Le « Ribat Bioclimatique » est une architecture domestique qui prend place dans la capitale marocaine dans un quartier datant de la seconde moitié du XXe siècle au sud de Rabat. La parcelle accueillant le projet est restée longtemps une dent creuse dans un tissu urbain constitué, en partie en raison de sa configuration et de son environnement bâti immédiat. Encerclée de maisons individuelles d’une part, elle fait face côté rue à un vis-à-vis important à l’ouest, composé d’un front très présent de maisons en bandes sur plusieurs niveaux. Le défi consistait à transformer en havre habitable, cette parcelle trapézoïdale où les ambitions du projet pouvaient sembler de prime abord difficilement compatible avec un cadre réglementaire stricte. La démarche de conception s’est appuyée sur le « savoir-habiter » marocain, issu d’un riche héritage architectural et vernaculaire, d’un écosystème dynamique d’artisans et de savoirs-faires ainsi que d’un véritable échange et dialogue avec les pouvoirs instructeurs.
Cette maison singulière tâche de faire coexister à la fois un désir d’ouverture et d’intimité, alliant espaces conviviaux pour recevoir amis et famille et d’autres offrant la possibilité de se retirer au calme. En alignement avec la rue, elle présente une allure monolithique et silencieuse dont les contours et les arrêtes saillantes sont perpétuellement redessinées par la course du soleil. Bien que compacte et introvertie de prime abord, cette architecture révèle, une fois à l’intérieur, une sensualité et une générosité qui se déploie sur trois niveaux et où les frontières extérieur/intérieur sont gommées. L’atrium, véritable « wasst-eddar » au cœur de la maison, joue un rôle clef dans l’organisation spatiale en articulant et en connectant tous les niveaux. Son volume spectaculaire, magnifié par un éclairage naturel zénithal apporté par des cheminées solaires, est un espace sans définition précise, à arpenter dans les trois dimensions et où se joue un éloge théâtral de l’ombre. Les verticalités y sont extrudées, les horizontalités étirées et les parcours démultipliés. Cette architecture se pare d’une matérialité sobre et dépouillée basée sur une composition de contrastes et de juxtaposition de textures simples, qui font la part belle à différents savoirs-faires : Acier calaminé patiné et ciré, pierre de Taza poncée ou bouchardée et béton brut. Ce dernier, banché de manière artisanale et protégé d’une simple lasure hydrofuge est laissé visible dedans comme dehors dans son plus simple appareil.
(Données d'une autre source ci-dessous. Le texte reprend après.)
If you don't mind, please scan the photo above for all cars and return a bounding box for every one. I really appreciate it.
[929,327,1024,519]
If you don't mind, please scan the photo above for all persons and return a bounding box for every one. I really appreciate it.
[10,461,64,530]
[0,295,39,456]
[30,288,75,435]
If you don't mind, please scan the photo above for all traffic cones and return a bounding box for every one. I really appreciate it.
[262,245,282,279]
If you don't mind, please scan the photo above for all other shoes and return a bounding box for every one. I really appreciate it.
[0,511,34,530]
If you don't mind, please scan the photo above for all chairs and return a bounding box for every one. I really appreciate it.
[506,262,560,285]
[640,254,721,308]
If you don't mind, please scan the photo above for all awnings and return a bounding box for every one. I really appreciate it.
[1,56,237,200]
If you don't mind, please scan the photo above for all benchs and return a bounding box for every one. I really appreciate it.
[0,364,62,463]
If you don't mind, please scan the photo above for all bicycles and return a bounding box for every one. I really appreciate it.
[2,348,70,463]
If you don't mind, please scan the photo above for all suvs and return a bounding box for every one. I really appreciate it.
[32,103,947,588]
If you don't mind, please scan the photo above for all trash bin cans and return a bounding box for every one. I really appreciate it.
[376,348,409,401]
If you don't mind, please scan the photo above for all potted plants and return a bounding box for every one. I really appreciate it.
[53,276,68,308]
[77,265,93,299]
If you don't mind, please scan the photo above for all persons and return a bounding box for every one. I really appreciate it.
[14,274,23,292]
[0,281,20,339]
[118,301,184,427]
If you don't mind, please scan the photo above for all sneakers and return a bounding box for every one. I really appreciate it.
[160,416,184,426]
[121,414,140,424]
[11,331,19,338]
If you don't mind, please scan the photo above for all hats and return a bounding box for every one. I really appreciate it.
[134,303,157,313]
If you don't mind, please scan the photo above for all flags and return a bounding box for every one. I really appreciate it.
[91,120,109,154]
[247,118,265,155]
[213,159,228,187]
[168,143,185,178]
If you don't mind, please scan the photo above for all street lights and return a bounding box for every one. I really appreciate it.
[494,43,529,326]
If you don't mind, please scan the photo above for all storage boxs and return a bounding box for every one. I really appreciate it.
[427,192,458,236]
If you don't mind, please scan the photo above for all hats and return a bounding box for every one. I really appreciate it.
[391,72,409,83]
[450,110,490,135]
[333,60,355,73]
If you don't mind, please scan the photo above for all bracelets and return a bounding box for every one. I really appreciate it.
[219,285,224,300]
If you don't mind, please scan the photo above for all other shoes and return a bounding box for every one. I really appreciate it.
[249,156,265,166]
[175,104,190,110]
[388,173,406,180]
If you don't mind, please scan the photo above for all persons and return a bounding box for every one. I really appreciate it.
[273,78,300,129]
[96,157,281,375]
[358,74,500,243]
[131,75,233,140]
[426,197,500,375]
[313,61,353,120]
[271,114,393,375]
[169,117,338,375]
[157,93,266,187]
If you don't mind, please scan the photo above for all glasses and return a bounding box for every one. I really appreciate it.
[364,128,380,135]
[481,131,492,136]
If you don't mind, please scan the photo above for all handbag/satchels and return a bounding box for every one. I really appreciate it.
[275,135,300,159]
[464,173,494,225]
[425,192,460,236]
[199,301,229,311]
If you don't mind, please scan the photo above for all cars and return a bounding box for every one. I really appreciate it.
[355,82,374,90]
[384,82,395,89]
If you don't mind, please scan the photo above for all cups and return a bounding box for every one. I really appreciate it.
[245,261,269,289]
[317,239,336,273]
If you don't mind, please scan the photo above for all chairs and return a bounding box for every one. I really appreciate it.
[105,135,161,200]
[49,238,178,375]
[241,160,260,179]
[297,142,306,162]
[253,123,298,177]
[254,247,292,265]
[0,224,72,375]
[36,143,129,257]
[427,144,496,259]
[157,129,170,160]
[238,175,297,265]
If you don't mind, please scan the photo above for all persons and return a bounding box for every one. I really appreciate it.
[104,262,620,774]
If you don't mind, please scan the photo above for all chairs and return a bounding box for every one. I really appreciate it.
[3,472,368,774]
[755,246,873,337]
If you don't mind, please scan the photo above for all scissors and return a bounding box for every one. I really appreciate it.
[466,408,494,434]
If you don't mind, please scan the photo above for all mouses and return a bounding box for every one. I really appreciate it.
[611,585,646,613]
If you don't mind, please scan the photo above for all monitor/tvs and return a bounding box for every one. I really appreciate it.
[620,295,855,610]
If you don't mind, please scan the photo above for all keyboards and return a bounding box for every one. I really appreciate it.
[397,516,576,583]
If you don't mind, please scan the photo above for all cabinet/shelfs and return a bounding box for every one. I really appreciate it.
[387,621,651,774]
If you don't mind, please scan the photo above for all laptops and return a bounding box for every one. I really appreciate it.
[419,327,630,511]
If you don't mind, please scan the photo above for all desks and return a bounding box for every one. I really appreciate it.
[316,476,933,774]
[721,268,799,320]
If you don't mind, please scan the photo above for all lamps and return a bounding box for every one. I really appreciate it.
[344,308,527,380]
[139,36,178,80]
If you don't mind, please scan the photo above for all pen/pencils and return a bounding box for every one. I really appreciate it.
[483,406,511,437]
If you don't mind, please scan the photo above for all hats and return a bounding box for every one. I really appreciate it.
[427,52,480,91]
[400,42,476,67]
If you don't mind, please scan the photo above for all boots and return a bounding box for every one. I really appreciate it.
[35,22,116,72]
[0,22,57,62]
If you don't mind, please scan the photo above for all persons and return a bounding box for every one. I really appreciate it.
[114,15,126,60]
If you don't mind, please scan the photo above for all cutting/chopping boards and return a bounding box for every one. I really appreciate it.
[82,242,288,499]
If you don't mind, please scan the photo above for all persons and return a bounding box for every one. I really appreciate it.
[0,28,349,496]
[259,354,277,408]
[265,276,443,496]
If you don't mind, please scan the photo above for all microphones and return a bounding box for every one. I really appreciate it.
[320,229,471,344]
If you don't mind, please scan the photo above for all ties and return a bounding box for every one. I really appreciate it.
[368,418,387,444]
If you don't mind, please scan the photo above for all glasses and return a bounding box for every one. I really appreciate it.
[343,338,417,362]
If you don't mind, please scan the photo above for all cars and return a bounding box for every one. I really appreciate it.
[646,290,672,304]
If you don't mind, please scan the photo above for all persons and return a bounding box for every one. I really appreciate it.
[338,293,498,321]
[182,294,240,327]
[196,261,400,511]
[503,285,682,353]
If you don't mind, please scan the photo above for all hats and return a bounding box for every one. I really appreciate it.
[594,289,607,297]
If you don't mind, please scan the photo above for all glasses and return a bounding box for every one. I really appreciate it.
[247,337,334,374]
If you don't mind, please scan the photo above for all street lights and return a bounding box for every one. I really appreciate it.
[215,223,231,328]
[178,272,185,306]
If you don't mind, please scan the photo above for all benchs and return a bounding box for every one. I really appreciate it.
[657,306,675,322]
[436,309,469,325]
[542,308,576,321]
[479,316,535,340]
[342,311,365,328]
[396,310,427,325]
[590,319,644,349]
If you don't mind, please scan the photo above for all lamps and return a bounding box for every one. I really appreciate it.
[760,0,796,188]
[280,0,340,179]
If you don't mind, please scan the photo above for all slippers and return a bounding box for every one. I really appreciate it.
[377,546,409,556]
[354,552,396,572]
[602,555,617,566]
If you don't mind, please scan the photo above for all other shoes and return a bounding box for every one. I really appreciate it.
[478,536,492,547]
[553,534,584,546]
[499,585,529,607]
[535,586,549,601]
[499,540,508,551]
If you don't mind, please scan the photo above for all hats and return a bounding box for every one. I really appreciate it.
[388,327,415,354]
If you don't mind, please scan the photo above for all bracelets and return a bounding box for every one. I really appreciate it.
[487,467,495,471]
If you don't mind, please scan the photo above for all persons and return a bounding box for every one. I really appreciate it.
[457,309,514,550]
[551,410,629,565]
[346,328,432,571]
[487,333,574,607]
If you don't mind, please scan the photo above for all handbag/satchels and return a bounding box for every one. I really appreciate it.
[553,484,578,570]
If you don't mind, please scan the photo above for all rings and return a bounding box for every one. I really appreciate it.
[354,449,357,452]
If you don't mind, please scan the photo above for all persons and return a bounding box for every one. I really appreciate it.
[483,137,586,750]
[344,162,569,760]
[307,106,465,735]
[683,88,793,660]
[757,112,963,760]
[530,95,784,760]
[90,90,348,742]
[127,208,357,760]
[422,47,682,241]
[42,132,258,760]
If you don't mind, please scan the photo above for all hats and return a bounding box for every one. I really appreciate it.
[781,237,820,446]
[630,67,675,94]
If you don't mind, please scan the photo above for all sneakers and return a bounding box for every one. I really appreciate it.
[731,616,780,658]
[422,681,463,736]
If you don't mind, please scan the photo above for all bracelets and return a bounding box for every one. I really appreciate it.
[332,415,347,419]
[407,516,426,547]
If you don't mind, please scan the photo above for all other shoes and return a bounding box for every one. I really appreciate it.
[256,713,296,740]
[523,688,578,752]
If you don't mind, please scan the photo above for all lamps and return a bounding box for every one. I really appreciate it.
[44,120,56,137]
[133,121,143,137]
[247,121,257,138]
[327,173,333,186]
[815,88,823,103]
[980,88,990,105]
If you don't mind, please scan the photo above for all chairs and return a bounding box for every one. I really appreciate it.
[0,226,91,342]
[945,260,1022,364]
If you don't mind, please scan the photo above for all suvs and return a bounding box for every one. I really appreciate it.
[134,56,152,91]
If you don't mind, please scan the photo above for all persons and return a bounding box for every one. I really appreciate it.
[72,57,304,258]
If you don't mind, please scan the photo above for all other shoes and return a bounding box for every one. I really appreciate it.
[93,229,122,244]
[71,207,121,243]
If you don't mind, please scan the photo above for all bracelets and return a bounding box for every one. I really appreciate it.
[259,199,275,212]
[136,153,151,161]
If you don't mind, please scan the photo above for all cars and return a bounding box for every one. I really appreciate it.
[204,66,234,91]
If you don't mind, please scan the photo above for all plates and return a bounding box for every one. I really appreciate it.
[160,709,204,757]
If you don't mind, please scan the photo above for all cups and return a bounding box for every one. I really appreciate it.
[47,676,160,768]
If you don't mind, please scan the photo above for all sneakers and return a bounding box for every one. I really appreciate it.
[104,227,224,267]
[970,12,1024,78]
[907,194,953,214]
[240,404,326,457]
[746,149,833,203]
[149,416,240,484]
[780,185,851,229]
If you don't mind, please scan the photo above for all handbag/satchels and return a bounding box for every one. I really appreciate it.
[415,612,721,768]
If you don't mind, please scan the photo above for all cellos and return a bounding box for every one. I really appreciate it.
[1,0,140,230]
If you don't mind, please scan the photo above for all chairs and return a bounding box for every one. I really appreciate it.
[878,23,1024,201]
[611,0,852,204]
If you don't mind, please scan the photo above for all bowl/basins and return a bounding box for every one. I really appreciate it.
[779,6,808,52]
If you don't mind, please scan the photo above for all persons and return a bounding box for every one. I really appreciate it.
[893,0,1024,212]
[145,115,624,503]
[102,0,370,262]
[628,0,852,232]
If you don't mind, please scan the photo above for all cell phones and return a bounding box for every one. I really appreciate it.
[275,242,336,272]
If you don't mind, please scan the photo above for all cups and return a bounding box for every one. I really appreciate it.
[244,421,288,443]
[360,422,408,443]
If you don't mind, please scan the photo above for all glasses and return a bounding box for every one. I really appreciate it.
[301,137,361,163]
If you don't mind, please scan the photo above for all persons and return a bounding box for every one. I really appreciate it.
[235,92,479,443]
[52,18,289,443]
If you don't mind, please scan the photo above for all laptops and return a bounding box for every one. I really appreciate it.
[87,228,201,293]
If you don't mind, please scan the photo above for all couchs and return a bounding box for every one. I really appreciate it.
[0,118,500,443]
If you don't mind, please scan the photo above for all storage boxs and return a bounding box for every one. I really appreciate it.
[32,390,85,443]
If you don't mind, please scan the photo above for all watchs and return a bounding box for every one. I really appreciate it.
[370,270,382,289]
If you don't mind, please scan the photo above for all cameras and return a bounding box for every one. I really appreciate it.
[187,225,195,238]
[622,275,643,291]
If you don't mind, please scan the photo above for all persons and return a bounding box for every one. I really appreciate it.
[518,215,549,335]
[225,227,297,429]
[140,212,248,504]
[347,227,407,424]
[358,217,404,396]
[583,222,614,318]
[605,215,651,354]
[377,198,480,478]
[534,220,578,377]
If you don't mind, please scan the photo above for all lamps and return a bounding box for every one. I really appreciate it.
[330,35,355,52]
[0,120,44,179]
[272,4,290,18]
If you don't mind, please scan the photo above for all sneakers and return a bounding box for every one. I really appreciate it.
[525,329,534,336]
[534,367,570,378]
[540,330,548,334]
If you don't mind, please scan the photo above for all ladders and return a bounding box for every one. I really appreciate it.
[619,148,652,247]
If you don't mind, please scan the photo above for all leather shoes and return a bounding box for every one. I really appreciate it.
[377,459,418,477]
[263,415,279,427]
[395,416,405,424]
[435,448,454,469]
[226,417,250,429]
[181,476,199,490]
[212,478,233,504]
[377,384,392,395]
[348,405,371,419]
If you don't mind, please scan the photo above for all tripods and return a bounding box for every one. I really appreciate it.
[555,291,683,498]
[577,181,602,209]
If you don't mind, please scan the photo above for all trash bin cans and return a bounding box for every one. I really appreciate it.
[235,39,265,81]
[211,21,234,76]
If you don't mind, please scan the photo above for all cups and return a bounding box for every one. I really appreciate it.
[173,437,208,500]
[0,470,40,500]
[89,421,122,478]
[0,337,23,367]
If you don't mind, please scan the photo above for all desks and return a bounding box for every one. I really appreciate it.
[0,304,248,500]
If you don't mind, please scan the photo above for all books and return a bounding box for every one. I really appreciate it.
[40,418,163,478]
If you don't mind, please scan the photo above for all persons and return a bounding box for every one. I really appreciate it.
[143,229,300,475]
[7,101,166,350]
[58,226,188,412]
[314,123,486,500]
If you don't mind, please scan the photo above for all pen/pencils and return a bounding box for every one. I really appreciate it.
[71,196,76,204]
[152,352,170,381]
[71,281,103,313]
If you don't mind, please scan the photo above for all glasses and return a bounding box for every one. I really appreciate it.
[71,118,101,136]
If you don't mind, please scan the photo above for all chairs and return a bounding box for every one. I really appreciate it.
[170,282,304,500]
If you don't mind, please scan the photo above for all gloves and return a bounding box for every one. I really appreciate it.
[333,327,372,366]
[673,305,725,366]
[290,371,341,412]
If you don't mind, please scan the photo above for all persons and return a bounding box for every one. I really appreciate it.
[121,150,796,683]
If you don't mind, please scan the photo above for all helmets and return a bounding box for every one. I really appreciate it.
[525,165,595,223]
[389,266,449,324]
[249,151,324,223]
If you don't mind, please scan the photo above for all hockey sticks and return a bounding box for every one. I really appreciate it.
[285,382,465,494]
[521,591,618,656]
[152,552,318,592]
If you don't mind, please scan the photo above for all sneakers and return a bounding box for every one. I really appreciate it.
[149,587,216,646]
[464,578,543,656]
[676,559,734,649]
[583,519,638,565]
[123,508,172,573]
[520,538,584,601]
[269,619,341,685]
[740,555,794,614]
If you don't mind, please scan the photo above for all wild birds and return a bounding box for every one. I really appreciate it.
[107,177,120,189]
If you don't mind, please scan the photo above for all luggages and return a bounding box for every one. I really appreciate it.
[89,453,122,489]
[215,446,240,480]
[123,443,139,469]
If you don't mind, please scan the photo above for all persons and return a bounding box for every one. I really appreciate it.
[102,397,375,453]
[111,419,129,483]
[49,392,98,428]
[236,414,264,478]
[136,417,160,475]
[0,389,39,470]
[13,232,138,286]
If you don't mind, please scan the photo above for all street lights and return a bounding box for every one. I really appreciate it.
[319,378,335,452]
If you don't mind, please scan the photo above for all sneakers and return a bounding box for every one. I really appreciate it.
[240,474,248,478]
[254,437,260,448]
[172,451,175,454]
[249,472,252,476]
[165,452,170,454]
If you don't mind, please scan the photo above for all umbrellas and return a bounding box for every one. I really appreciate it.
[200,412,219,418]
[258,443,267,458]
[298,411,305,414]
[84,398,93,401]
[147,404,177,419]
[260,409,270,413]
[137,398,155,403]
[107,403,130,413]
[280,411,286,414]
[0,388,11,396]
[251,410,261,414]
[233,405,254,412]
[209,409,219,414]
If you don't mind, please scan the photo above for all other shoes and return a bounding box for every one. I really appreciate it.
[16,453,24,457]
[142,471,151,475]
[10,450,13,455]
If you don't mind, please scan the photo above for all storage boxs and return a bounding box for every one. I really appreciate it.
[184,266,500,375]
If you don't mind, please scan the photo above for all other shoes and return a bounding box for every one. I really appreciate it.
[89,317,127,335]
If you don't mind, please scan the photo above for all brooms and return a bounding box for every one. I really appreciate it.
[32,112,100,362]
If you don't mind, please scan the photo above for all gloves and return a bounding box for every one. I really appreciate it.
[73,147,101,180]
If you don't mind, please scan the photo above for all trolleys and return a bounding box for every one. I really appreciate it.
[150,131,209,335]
La conception de cette architecture domestique a aussi consisté à démontrer la possibilité d’être dans une démarche vertueuse, proposant une façon d’habiter pensée en fonction des saisons. Ainsi, une réflexion sur la vie de l’édifice met à profit les dispositifs spatiaux et architecturaux afin de garantir un confort optimisé et réduire la consommation d’énergie. La maison applique les principes d’une architecture bioclimatique pour trouver les compromis entre lumière naturelle et confort thermique en hiver comme en été et ce, en tirant le meilleur parti, des orientations cardinales, du rayonnement solaire et de la circulation aéraulique naturelle.
Ce projet s’inscrit dans un dépassement de l’héritage moderniste marocain et de l’architecture résidentielle générique en proposant un lieu de vie contemporain qui puise humblement dans la typologie des riads ainsi que leurs variantes champêtres les menzeh, deux expressions d’un “savoir-habiter” Marocain et Méditerranéen au sens large. Par son organisation et sa méthode de construction, ce projet est doté d’une clarté et d’une lisibilité particulière. La simplicité de son architecture renforce l’identité singulière de sa mise en scène. Il emprunte à l’esthétique dépouillée et monolithique des ribats, forteresses médiévales que l’on retrouve dans le paysage rabati ayant donné leur nom à la ville. Son allure faussement hermétique intrigue et suscite la curiosité en ne donnant à voir que l’essentiel.